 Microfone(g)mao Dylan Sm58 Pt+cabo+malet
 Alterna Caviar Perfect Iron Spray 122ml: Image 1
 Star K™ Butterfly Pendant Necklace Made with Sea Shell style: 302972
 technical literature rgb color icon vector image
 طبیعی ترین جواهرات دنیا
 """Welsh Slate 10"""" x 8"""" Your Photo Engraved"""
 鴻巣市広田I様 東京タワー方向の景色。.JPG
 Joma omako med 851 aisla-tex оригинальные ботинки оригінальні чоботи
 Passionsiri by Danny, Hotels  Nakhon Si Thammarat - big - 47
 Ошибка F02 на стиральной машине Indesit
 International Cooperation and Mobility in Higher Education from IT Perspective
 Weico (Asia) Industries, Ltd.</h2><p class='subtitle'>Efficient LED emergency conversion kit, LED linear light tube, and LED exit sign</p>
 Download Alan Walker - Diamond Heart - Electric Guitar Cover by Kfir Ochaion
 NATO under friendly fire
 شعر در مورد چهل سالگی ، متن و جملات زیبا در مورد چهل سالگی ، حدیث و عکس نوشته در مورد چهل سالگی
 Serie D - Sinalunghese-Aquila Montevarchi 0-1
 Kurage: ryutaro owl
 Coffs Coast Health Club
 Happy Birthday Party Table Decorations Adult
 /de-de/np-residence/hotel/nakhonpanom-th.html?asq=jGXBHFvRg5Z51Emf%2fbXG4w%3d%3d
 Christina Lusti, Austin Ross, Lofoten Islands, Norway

########################################

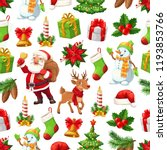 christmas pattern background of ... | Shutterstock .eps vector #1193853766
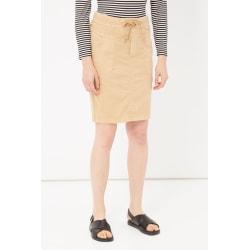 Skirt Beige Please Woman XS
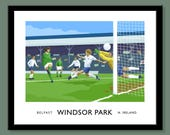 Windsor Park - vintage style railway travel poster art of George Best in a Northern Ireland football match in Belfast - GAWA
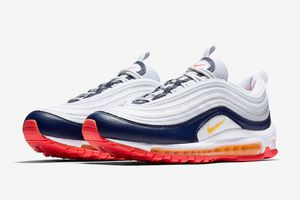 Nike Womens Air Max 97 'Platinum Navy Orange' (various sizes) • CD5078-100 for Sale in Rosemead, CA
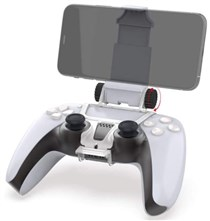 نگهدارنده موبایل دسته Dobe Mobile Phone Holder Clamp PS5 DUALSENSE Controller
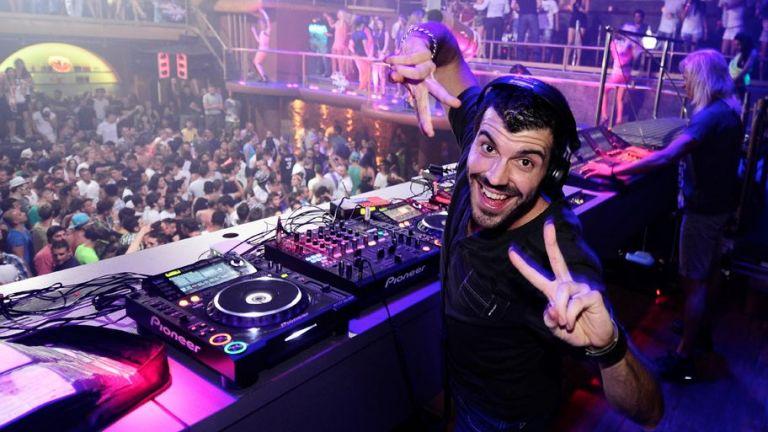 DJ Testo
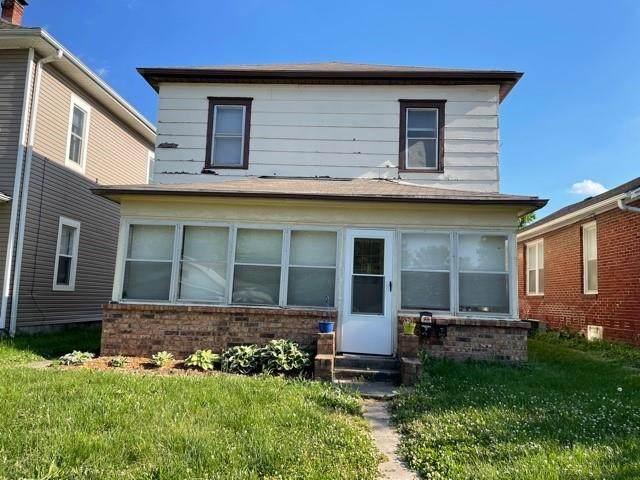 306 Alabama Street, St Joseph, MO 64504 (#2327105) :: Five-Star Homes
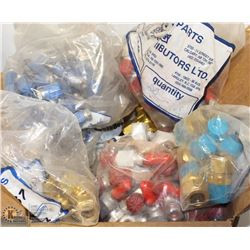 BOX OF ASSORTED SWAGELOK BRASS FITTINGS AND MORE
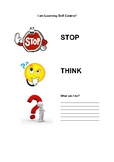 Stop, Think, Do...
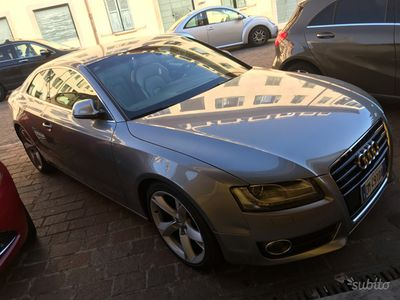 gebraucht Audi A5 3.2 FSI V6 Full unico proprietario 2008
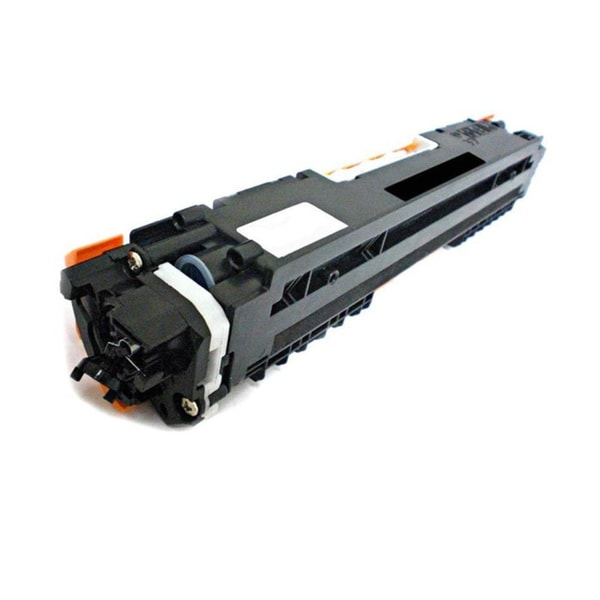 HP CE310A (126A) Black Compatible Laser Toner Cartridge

########################################

• Problem to solve:
Above are the records; from them, give again exactly the lines from the one containing "طبیعی ترین جواهرات دنیا" to the one containing "Ошибка F02 на стиральной машине Indesit", both lines included, and nothing more.

• Result:
 طبیعی ترین جواهرات دنیا
 """Welsh Slate 10"""" x 8"""" Your Photo Engraved"""
 鴻巣市広田I様 東京タワー方向の景色。.JPG
 Joma omako med 851 aisla-tex оригинальные ботинки оригінальні чоботи
 Passionsiri by Danny, Hotels  Nakhon Si Thammarat - big - 47
 Ошибка F02 на стиральной машине Indesit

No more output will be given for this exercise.